The second volume contains the description of both processes: the slowly developing norms and the ceremonial procedure of feudal relations and a fast de-feudalization of these norms starting at the end of the Ch'un-Ch'iu period, to which Confucius made a major contribution. The first three chapters of the second volume are very specific. They describe step by step the events of the two-and-a-half-century long Ch'un-Ch'iu period. These events are presented with sufficient details. Firstly, because there is available material abundantly year by year reflected in the commentaries on the chronicle. Secondly, because the outline of these events is very interesting and instructive. Though the text is hard to read and keep in memory (it is overloaded with names and events), it makes clear and visible those elements that are usually characteristic for feudal structure. Fathers kill their sons in struggle for the throne and vise versa, brother goes against brother and all this is happening to the accompaniment of glorification of respect for the elders and ancestors, adhering to rituals and other ceremonials. Intrigues, plots, coups, flight of losers if they managed to escape and triumph of victors, permanent feudal wars of aristocrats, whose main activity was exactly war and hunting-that is the outline of the main events. This can be expanded by love stories, adulteries and harem passions, including incest, clashes of powerful aristocratic clans, faithfulness of some and betrayal of others. In other words, the picture is surprising and almost unique in the world history (if we take into account not novels but chronicles with detailed commentaries on them).

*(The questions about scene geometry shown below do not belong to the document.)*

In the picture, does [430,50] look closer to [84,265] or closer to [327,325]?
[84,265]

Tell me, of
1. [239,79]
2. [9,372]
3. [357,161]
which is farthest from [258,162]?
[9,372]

The following chapters of the second volume aim at analysing all this rich material from various sides, be it political history, norms of feudal structure, the character of feudal aristocratic wars, the problem of religious ideas and prejudices, forms of the Heaven cult, territorial gods or dead noble ancestors, faithfulness of some and betrayal of others. It also says about rituals among the nobility and the way of life of the common people, which could be learnt, in particular, from the folk songs and poems in the "Book of Songs" (Shih-king). Considerable attention is devoted to the social structure and the scale of rank in the texts, as well as to what extent these ranks corresponded to the realia of the time. Having no aim to characterise each chapter separately, it is important to pay attention to what they all have in common. It is the question of the development of the feudal structure, peculiarities of formation of the new vassal-seigniorial system, in the framework of which the domain of the Chou suzerain-wang, i.e. the Son of Heaven who possessed sacred holiness, was only one of existing political structures far from being a big one.
During the Western Chou the 14 armies used to be the basis of the Chou wangs' force and allowed them during the first two or three centuries of domination to feel at the very least powerful rulers, whose vassals de facto depended on them. These armies had disappeared a long time before. The wang's domain was now found in a miserable situation. It could hardly support one army. And although at the beginning of the Ch'un-Ch'iu period wangs still tried traditionally to interfere from time to time in the internal wars of their vassals, it soon became clear that it was beyond their powers. Moreover, with every new decade the real power of wangs diminished and wangs in case of necessity, such, for instance, as a conspiracy of relatives competing for the throne, had to turn to those of chu-hou princes, who had real power.
The question was that, as it has been mentioned earlier, in the framework of the structure formed in the Ch'un-Ch'iu period some vassal realms became bigger and stronger than the domain and many were equal to it. And none of the big and medium realms had the intention to obey to the wang although no one refused to treat with sacral respect the Son of Heaven. At the beginning this led to a chaotic confusion in Chung-guo, which was the name of an array of central and most civilized Chou kingdoms and princedoms (big semi-barbarian states-Ch'in in the west near the ancient places of inhabitance of the Chou-and Ch'u-in the south-were outside Chung-guo, as well as innumerable amount of small tribal states most of which were usurped by the stronger ones after a while.) Some time later first eastern Ch'i and then western Chin rose to prominence among the big kingdoms inside Chung-guo. It was from the rulers of these states that the so-called p'a, strong illegitimate rulers, appeared and took with weak wangs' approval the latters' authorities to arrange and maintain order in T'ien-hsia.